Date: 2014-07-24 03:40 am (UTC)
silveradept: A kodama with a trombone. The trombone is playing music, even though it is held in a rest position (Default)
From: [personal profile] silveradept
So, thieves will hit the Goodwill, too. That's aggravating, at best. I almost wonder whether everyone needs to have a public-key credit card that can be shared and stolen forever, but not be any help without a private key that's stored somewhere safe. Would that help at all?

Date: 2014-07-24 05:41 pm (UTC)
From: [identity profile] thewayne.livejournal.com
Most of these thieves are Russian or former Soviet satellite nations, and if they can find a vulnerable merchant, they don't care. It's fairly easy, low-risk, money in a region where unemployment and opportunities are rare.

In an obliquely-related story, I read something on Slashdot in the last couple of days that people who lived under the East German regime were more likely to cheat. This could say something about the political environment that permeates that region.

Storing a public key on the card: I don't know if that'd help. Your private key has to be somewhere and that would be vulnerable to theft. If you use encryption like that on your personal computer, then that PC has to be stolen or hacked to compromise your communications, which provides you with some security: hopefully you'd know if your computer is stolen and you can revoke your private key. But if the private key is on your phone or something, I don't know if that's an improvement. Every week I read about new Android banking malware that's making the rounds.

Chip and Pin isn't a complete solution, either. It only provides secure in-person transactions, it's still possible for your account to be looted by other vectors and apparently it's more common when C&P cards are used for the bank to raise it's hackles by saying that if your account is compromised, clearly it's your doing because the system is obviously secure. It does nothing for online transactions if there isn't a reader on your personal computer to validate the chip.

I don't remember who, but one bank many years ago offered one-off credit card numbers for online transactions. Basically it would be tied to your account for one transaction and a limited period of time, and then that number would be invalidated. I think it was a fabulous idea, a card would not be issued so the only cost would be electrons. But I haven't heard of it recently, so I think it probably died a quick death. You could not do an unsalted hash of the temp card plus permanent card as it would be too easy to compute rainbow tables to break that, so you couldn't use it as part of a crypto key.

Date: 2014-07-25 01:18 pm (UTC)
silveradept: A kodama with a trombone. The trombone is playing music, even though it is held in a rest position (Default)
From: [personal profile] silveradept
That's too bad the temporary number idea didn't take off, because if it was sensible and easy to use, that would totally be the thing to do. Or that everyone gets a gift card number to use - they can move money into it without fees, so any time they're buying something, only the number with a fixed amount of possible loss is exposed.
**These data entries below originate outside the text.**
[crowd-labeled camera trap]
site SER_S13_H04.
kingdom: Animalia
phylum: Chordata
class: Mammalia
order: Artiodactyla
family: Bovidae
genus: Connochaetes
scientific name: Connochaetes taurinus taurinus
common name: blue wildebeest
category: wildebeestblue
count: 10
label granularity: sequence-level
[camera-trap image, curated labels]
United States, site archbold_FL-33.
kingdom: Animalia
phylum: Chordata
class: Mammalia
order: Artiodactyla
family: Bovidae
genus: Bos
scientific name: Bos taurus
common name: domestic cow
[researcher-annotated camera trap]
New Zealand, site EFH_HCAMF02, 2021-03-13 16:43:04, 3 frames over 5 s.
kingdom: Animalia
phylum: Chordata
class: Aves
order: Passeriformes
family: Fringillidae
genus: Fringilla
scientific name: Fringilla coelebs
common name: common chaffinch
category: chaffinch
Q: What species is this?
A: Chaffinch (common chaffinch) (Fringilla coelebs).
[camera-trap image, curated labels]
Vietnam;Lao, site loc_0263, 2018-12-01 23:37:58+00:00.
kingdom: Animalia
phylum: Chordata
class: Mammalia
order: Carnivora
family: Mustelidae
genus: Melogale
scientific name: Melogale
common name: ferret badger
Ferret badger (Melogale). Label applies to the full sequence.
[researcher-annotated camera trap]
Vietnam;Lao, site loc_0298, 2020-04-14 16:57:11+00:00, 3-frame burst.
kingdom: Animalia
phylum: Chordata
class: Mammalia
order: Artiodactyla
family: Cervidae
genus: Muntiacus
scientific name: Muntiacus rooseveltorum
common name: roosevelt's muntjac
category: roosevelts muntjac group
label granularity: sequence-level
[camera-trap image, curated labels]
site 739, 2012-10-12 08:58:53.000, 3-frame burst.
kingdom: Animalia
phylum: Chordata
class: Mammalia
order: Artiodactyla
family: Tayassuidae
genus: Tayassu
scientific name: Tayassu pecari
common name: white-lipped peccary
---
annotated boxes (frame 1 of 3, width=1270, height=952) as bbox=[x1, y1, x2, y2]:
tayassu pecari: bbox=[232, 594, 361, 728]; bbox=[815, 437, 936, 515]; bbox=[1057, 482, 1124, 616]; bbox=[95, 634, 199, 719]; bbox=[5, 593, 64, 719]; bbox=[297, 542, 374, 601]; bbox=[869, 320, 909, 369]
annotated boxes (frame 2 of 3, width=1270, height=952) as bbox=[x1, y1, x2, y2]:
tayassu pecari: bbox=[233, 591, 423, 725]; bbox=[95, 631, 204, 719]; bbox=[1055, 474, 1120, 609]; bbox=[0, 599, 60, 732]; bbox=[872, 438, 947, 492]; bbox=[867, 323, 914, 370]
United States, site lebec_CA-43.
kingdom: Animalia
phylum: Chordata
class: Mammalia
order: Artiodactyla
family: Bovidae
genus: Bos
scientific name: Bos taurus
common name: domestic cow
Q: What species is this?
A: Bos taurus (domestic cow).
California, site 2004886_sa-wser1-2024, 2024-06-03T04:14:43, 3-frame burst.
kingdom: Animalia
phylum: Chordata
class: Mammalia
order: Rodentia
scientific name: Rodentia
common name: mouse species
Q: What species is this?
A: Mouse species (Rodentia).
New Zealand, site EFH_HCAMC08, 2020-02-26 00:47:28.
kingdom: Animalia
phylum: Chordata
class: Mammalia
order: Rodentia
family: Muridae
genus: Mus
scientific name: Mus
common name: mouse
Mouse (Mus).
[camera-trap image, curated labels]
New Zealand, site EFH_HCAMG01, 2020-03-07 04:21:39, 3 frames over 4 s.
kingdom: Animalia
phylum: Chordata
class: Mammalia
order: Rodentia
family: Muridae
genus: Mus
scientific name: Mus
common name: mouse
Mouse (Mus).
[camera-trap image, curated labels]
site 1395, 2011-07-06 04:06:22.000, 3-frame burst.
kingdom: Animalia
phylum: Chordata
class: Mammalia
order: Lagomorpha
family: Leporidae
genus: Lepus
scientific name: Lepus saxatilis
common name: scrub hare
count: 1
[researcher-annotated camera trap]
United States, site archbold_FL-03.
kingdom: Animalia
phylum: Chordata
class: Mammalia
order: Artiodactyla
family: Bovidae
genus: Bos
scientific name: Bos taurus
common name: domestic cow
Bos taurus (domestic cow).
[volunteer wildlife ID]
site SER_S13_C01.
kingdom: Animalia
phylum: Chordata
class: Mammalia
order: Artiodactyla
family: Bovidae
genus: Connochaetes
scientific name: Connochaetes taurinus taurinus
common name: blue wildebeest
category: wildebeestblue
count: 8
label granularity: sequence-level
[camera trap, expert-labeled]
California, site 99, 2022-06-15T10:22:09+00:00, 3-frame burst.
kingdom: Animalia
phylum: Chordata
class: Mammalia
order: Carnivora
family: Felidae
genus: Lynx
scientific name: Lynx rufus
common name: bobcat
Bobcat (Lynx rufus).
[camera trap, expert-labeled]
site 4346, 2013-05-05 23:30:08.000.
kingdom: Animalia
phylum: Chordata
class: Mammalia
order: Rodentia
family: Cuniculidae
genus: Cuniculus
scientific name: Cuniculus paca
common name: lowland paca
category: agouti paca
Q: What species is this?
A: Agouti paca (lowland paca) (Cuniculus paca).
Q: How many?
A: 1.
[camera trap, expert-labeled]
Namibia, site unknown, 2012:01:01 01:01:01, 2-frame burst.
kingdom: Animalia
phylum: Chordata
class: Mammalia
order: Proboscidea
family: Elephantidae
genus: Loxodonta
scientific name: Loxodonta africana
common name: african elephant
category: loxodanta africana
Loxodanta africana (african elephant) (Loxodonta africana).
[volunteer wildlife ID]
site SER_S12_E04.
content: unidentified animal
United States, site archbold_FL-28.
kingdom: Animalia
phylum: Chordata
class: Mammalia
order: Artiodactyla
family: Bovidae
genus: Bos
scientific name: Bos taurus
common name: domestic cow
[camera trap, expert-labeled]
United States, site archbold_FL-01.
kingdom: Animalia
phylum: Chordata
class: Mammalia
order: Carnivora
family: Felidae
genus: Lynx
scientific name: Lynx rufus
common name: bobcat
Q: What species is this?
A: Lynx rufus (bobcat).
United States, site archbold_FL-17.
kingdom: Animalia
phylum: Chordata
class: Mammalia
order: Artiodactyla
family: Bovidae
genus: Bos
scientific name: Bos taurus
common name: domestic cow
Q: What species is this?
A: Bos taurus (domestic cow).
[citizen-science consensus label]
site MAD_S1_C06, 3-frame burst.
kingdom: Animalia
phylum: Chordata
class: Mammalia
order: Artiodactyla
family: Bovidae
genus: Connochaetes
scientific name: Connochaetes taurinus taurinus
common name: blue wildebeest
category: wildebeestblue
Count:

Date: 2014-07-25 05:34 pm (UTC)
From: [identity profile] thewayne.livejournal.com
The gift card idea seems a good one to me, the big gotcha being whether you can refill it without fees. I use gift cards in a one-shot way, use it up and toss it.

I've also considered the concept of a second checking account if your bank allows instant funds transfer between accounts and hopefully being able to open two accounts online at once. One possibility of the latter would be to simply use two different browsers to keep the cookies isolated, I have four browsers on my computers, three of which are used regularly, the fourth is Opera and only used as a (rarely used) torrent client.

Date: 2014-07-25 06:07 pm (UTC)
silveradept: A kodama with a trombone. The trombone is playing music, even though it is held in a rest position (Default)
From: [personal profile] silveradept
Well, for all that credit card companies get wrong, their fraud liability seems to be the right way of doing things, so the second checking account seems like a potentially riskier prospect.